**Directions:** Return every line of the entries below that contains the string "items", matching case exactly.

Questions on scene geometry:
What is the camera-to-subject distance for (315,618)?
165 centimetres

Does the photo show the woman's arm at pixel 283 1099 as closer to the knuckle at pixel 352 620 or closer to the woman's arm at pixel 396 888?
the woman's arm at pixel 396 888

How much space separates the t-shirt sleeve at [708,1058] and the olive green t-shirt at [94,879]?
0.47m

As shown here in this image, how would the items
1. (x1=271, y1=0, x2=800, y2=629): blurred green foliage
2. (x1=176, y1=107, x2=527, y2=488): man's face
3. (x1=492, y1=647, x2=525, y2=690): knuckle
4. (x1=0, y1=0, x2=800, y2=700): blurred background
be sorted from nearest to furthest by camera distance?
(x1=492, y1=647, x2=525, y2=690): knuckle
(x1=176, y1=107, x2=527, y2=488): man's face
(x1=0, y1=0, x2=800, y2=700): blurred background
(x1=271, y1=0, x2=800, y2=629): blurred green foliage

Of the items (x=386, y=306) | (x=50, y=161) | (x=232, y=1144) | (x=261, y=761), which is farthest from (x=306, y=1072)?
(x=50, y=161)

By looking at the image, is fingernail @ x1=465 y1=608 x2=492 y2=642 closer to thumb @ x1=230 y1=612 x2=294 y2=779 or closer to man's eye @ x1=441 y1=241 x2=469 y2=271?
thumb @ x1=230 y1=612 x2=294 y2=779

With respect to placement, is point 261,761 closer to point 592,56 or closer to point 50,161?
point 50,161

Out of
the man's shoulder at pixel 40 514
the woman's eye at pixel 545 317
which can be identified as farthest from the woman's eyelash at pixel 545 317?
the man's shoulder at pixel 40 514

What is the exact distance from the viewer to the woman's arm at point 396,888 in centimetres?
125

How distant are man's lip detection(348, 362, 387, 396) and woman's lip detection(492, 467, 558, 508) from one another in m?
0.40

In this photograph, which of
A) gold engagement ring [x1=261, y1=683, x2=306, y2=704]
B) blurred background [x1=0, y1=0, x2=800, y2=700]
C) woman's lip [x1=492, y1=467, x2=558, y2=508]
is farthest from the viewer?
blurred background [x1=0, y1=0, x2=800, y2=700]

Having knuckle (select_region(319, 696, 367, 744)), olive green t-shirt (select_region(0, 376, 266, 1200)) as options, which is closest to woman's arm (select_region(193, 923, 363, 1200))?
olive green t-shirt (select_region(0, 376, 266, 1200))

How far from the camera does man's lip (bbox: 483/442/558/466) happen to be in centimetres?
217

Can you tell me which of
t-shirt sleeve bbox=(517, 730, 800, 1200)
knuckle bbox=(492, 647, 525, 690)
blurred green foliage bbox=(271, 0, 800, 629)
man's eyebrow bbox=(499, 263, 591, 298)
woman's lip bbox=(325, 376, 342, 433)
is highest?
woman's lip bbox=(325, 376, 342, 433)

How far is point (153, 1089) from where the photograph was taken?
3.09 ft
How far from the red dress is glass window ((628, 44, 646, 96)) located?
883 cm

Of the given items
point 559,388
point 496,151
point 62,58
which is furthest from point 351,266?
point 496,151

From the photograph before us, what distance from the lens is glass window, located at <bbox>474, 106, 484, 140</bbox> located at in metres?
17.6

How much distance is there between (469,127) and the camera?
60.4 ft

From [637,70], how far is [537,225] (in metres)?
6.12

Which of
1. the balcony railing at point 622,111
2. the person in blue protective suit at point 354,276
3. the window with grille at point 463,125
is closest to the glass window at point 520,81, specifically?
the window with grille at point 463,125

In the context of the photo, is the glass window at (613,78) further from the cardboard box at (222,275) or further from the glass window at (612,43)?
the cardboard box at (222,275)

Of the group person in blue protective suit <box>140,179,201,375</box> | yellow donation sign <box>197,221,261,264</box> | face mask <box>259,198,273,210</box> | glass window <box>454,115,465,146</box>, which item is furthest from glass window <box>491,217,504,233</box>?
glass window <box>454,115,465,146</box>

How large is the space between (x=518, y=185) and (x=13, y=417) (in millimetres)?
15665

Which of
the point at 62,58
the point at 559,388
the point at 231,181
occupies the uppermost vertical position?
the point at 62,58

**Written response:**
As shown here in this image, how would the items
Of the items (x=386, y=306) | (x=50, y=161) | (x=232, y=1144) | (x=261, y=761), which is farthest from (x=306, y=1072)?
Of the given items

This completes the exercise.